AUFGABE:
Schreib die Zeilen aller folgenden Einträge bitte als JSON-Liste von Zeichenketten um, eine Zeichenkette pro Zeile und ohne Leerzeilen. Lass die Bilder in der Antwort weg.

::: DATENAUSZUG :::

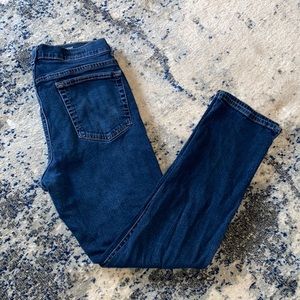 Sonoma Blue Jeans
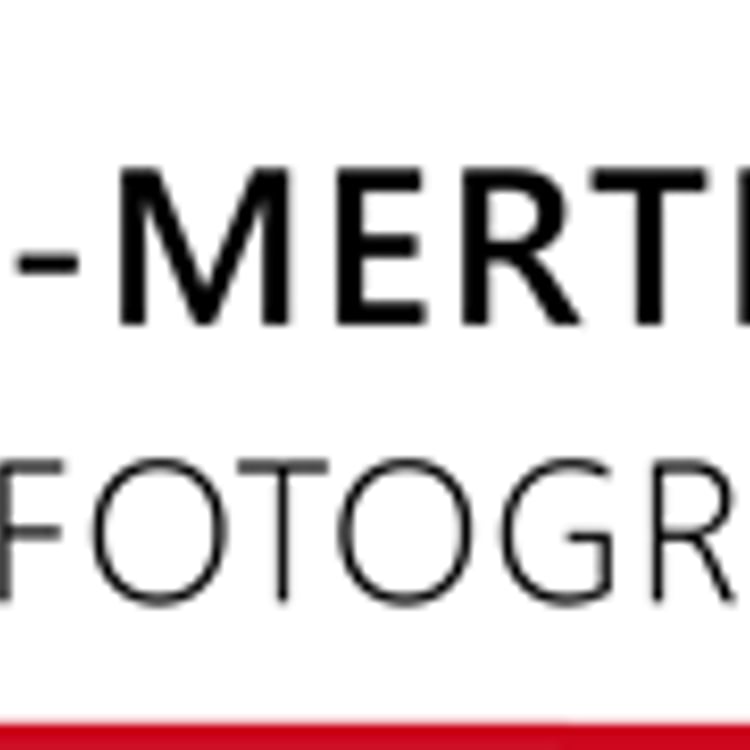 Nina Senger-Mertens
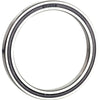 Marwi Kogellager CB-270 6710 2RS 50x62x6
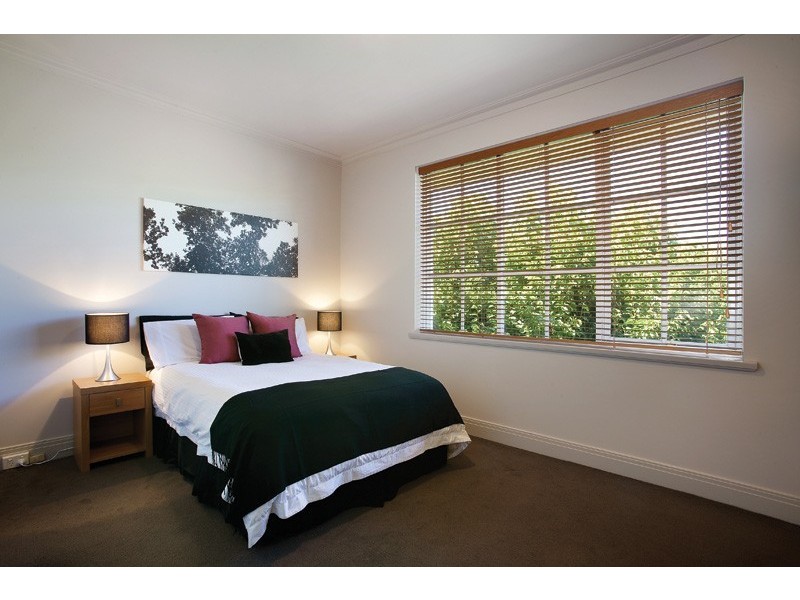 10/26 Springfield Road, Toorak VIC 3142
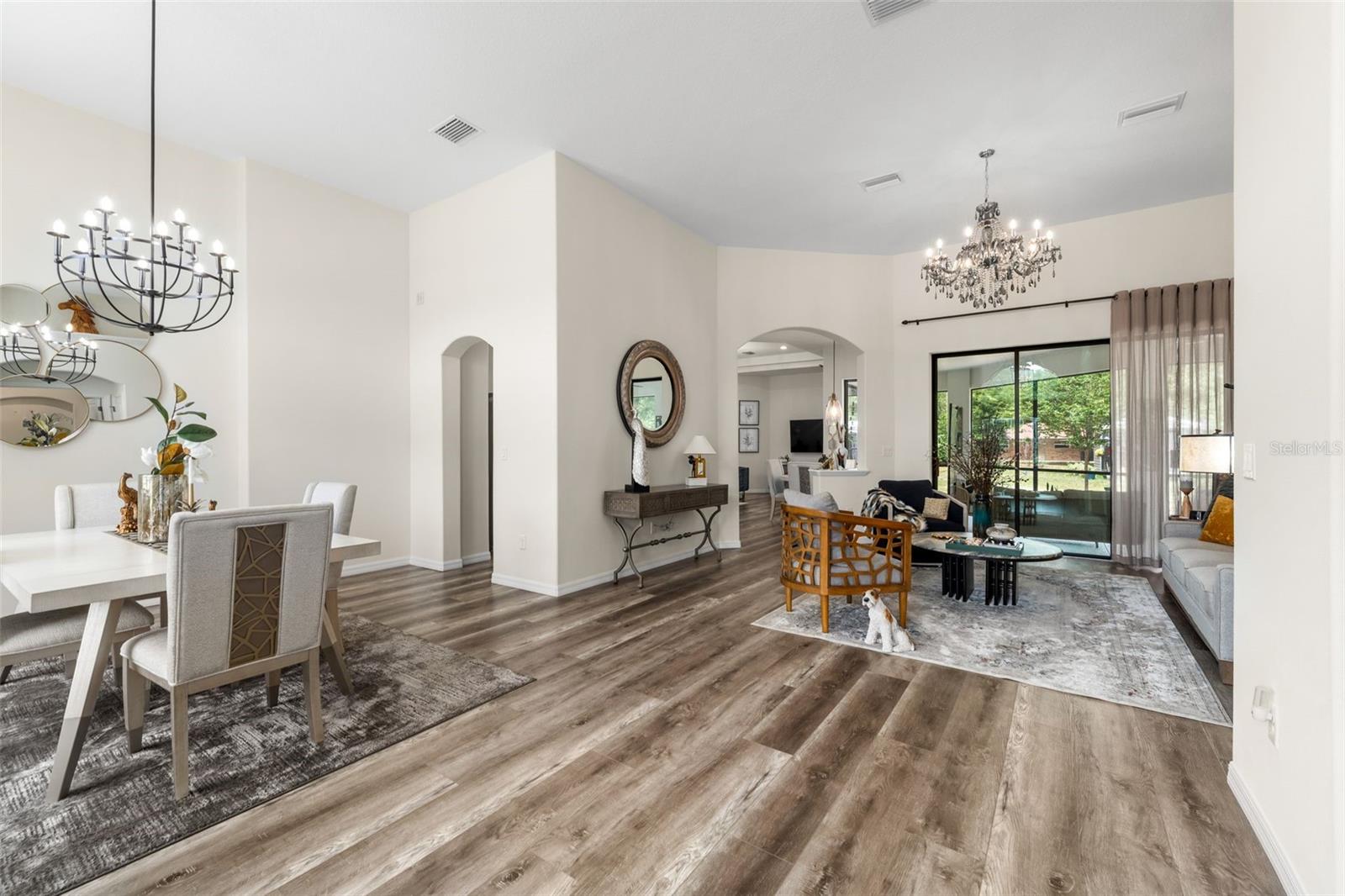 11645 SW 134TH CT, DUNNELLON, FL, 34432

:::

ERGEBNIS:
[
  " Sonoma Blue Jeans",
  " Nina Senger-Mertens",
  " Marwi Kogellager CB-270 6710 2RS 50x62x6",
  " 10/26 Springfield Road, Toorak VIC 3142",
  " 11645 SW 134TH CT, DUNNELLON, FL, 34432"
]